__Work required__: Write the next part of the article on the museum's blue whale model below, starting right after its final sentence.

__Page text__:

The Object at Hand
It took four years, a shipwright and help from the British to create the blue whale model installed in the National Museum of Natural History. After 33 years, it still attracts millions annually
- By Adele Conover
- Smithsonian magazine, October 1996, Subscribe
For the past three decades 8,000 pounds of fiberglass has been "sounding" from the ceiling in the Life in the Sea Hall of the National Museum of Natural History (NMNH). It is the most stupendous proxy animal the museum has ever created. But at 92 feet in length and 34 feet in height, it no more than does justice to the dimensions of the huge creature it represents-the blue whale.
The blue is the largest animal that has ever lived. In real life some blues reach 100 feet, which makes them longer than an apatosaurus. Weighing in at some 150 tons, one blue whale is heavier than 25 full-grown African bush elephants. In death the creatures once provided meat for dogs and humans; oil for lighting, margarine and face cream; glycerin for munitions.

__Provided information__:
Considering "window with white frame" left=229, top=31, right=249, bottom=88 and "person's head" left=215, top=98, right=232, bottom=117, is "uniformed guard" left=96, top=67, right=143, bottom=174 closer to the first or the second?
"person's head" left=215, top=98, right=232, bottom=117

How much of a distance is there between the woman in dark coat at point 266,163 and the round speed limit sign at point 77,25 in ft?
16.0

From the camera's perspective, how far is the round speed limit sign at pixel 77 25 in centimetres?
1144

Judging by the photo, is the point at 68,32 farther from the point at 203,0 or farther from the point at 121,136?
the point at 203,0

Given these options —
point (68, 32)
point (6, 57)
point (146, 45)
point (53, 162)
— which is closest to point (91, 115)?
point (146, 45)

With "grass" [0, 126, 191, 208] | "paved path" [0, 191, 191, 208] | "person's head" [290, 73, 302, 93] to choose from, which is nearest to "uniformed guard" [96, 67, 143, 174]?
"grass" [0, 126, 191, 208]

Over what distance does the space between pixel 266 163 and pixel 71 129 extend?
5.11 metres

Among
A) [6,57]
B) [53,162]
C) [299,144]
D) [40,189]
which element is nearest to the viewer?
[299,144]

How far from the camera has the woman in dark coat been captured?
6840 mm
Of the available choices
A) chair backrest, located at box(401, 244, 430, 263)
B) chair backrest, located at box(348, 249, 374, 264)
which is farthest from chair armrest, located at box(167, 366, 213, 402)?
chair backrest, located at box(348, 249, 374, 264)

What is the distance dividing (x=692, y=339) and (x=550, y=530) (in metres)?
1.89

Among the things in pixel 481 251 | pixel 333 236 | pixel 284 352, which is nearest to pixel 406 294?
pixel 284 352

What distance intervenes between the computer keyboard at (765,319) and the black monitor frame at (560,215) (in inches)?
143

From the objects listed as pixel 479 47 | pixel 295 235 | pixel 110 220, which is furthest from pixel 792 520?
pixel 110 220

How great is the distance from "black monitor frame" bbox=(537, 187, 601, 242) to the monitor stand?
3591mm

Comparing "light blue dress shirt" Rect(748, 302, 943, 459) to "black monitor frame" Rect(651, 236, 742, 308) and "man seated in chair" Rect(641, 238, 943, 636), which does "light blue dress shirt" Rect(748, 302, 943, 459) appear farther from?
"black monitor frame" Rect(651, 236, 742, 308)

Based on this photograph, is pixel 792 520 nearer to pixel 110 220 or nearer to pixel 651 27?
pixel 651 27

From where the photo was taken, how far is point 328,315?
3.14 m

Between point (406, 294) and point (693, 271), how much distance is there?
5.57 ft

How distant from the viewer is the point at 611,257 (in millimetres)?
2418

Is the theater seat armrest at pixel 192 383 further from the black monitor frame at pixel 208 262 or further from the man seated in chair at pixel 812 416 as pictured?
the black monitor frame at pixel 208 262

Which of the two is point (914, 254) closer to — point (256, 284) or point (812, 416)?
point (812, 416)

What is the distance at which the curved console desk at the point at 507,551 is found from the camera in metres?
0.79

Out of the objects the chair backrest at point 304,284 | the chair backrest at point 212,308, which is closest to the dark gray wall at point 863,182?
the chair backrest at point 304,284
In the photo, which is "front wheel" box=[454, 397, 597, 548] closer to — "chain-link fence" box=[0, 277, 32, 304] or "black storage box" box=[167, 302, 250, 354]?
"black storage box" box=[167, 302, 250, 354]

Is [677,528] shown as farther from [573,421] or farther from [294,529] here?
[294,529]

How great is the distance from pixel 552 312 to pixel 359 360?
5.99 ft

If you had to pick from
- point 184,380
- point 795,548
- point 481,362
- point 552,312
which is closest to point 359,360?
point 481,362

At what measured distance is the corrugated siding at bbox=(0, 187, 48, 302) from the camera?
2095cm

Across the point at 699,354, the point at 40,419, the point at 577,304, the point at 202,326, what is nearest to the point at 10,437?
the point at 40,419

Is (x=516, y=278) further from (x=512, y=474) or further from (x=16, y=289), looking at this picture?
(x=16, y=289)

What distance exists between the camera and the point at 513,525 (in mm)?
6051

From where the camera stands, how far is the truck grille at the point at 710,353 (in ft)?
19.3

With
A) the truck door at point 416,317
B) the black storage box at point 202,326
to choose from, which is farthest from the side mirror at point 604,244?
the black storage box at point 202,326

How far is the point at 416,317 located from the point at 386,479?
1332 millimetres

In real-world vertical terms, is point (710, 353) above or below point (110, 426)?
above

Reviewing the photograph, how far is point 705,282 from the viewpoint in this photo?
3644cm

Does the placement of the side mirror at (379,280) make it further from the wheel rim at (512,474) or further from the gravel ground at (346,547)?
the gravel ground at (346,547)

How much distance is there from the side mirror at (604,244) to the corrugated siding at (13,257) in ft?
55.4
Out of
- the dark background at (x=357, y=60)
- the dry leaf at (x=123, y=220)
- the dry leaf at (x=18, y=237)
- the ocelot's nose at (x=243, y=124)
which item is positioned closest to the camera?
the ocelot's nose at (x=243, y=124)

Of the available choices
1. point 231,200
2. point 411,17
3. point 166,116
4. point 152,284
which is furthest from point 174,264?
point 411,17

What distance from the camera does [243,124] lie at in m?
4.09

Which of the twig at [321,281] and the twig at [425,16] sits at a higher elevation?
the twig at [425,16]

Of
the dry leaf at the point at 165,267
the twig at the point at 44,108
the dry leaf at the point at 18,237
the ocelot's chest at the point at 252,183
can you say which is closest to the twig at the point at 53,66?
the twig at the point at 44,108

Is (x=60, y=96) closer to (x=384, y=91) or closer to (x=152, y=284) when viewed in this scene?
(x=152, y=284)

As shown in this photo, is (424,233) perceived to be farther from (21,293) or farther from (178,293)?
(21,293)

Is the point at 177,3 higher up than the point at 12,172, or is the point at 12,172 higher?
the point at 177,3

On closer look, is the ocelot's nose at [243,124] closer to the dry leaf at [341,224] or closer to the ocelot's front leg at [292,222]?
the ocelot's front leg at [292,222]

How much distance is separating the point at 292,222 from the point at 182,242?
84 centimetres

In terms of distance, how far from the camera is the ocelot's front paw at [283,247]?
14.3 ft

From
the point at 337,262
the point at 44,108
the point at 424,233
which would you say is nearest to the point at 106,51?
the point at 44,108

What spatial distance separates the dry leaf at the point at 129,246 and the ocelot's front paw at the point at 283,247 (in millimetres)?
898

__Final answer__:
Even so, the great size and speed of blues (at up to 25 knots-or 29 miles per hour-they went faster than whaling ships could follow), plus the fact that they sank swiftly when killed at sea, protected them somewhat during the first four centuries of the whaling industry. Then, in the late 1860s, Svend Foyn perfected a highly effective harpoon cannon that featured an exploding head. Worldwide whale protection did not set in until almost a century later, and the years in between brought these giant mammals to near ruin. During the 1930-31 season, for instance, 29,410 blue whales were killed in the Antarctic. An estimated 350,000 blues have been killed in the 20th century.
The whales' great scarcity and sheer size have always posed considerable problems for museums wanting to display full-size specimens. As A. E. Parr of the American Museum of Natural History rather delicately pointed out in 1963, "Since whales do not perch, the problem of presenting them in their living form was a good deal more complicated than bird taxidermy."
That is why the huge creature that now awes visitors in the Sea Hall of the National Museum of Natural History-the second blue whale to be displayed there in this century-is not a stuffed whale. Or even a model made from measurements taken direct from a dead whale by NMNH scientists. The Smithsonian's first life-size museum whale, however, which the current whale replaced, was done from a dead whale. And a terrible fuss it turned out to be. To get it, Frederick True, then Smithsonian's curator of mammals, had to dispatch a small team of taxidermists and paleontologists and numerous barrels of plaster of paris to a whaling station at Balaena, Newfoundland. That was in the spring of 1903.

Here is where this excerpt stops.